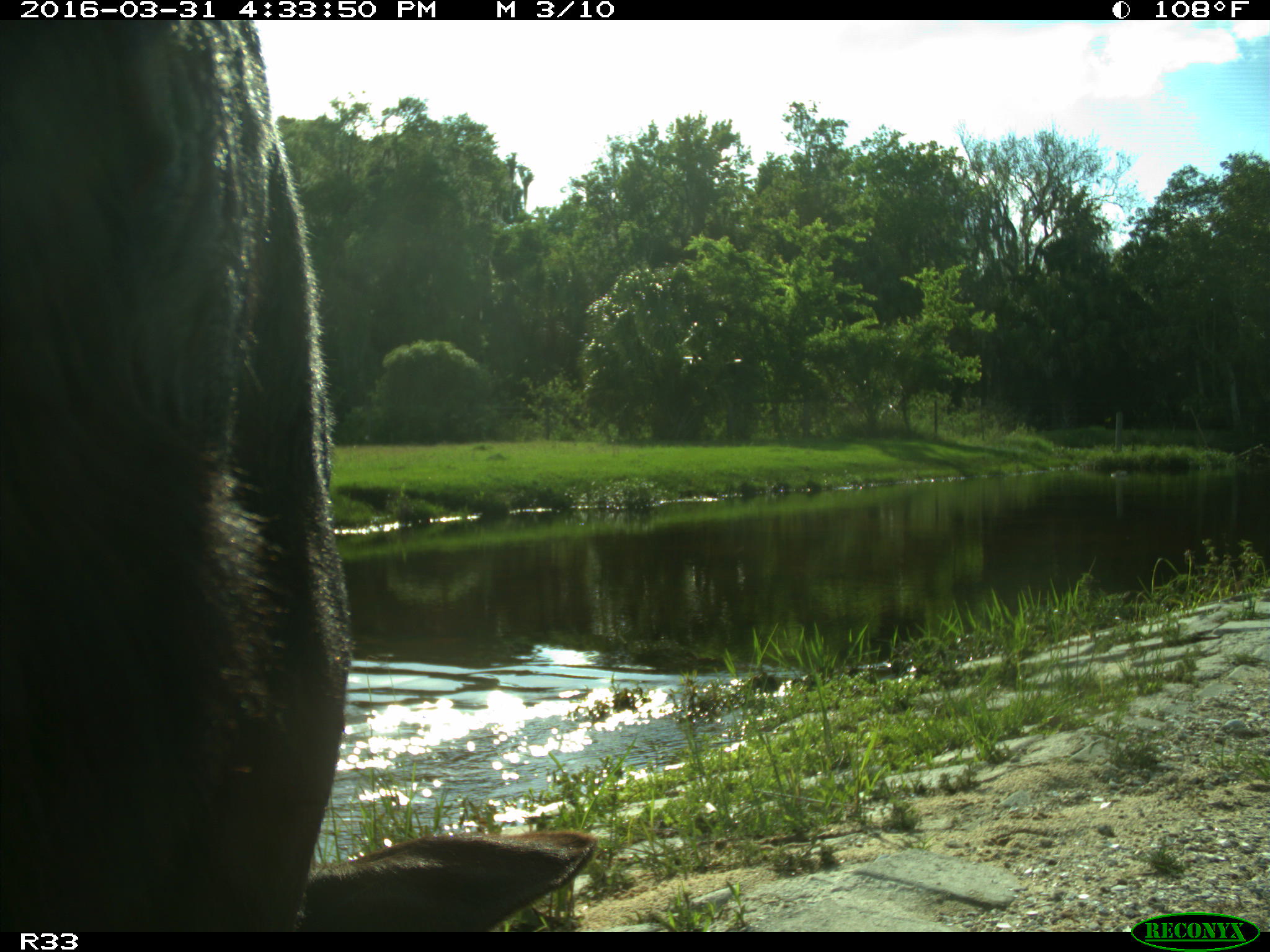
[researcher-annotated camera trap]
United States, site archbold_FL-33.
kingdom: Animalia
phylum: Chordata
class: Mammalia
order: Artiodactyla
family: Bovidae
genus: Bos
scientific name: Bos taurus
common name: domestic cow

• • • • • • •

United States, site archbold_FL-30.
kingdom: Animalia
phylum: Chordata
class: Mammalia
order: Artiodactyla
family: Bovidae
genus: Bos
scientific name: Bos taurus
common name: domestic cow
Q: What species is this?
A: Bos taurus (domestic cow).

• • • • • • •

• **Work to be completed**: Copy out the range of lines above starting at the line with "United States, site archbold_FL-30." and ending at the line with "A: Bos taurus (domestic cow).", exactly and including both.

• **Exercise response**:
United States, site archbold_FL-30.
kingdom: Animalia
phylum: Chordata
class: Mammalia
order: Artiodactyla
family: Bovidae
genus: Bos
scientific name: Bos taurus
common name: domestic cow
Q: What species is this?
A: Bos taurus (domestic cow).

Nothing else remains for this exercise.